Dragan Šolak (born 19 July 1964) is a Serbian billionaire businessman and media mogul, who is chairman of EFL Championship club Southampton. He is the founder and majority owner of the United Group media conglomerate. Šolak founded United in 2000 and according to Nedeljnik, as of December 2024, Šolak's net worth stood at stood an estimated , making him the second-richest individual in Serbia.

== Early life and education ==
Šolak was born in 1964 in Kragujevac. He later moved to Belgrade for university but left to focus on business opportunities. In 1990, Šolak started a production business, one of the first in Yugoslavia. Following the 1992 Bosnian war, Šolak spent a decade abroad working in intellectual property and copyright. In 2000, he started a local cable television network in his hometown that later grew with international funding. In 2014, that network became United Group.

== Career ==

=== United Group ===
Initially starting as just a small cable operator in central Serbia, the company has since become one of the most dominant media companies in Southeast Europe, providing broadband, mobile and TV services in eight countries. Šolak was chief executive for United Group for eight years. He became chairman in 2008, and he remains an advisor to the board as of 2022. He retains a 33% share in United Group.

=== Sport Republic ===
Šolak is the lead investor and chairman of investment firm Sport Republic. In January 2022, Sport Republic became the owners of English club Southampton which bought 80% of the shares in the club from Chinese businessman Gao Jisheng for about £100m. Following Southampton's relegation from the Premier League after Sport Republic's first full season in charge, Šolak admitted that the club's owners were too distant to have a full understanding of what was happening and pledged that they would be more involved in future. In September 2022, Šolak invested £48 million into the firm and in 2023, he contributed an additional £15 million. The money was intended for general operations and also to highlight Šolak's commitment to the club.
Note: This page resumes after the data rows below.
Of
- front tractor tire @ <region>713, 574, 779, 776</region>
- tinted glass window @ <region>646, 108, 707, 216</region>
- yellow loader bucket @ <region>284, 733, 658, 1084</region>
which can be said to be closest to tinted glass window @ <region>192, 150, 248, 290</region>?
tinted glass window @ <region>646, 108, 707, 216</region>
The investment firm also acquired a 70% controlling stake in Turkish club Göztepe in August 2022 and became majority shareholders of French club Valenciennes in July 2023.

Following Henrik Kraft's decision to step down as chairman of Southampton on 14 January 2025, Šolak took on the role. In June 2025, he denied claims that he was looking to sell Southampton.

== N1 expose pre-election political manoeuvring ==
On 13 May 2023, the Slovenian information portal N1info, owned by United Media, reported extensive and irregular investigations conducted by the Slovenian Office for Money Laundering Prevention in December 2021. The investigations occurred amidst a politically charged atmosphere in Slovenia as the elections approached. Evidence obtained suggested that the head of the office, Damjan Žugelj, appointed by the SDS party, facing time constraints, received an anonymous tip enabling him to initiate the investigation, presumably in the context of a pre-election agreement between Serbian President Aleksandar Vučić and former Slovenian Prime Minister Janez Janša to gather potentially damaging information on their opponents through the respective anti-money laundering offices. Janša has denied the allegations of an agreement with Vučić, while Žugelj has characterised the N1info portal's publications as political revenge.

On 13 October 2023 National Bureau of Investigation arrested Damjan Žugelj, former director of the Office for Money Laundering Prevention, and his closest associates on suspicion of abuse of office. NBI said that they are being prosecuted for unlawfully looking into 224 bank accounts, allegedly also including Dragan Šolak.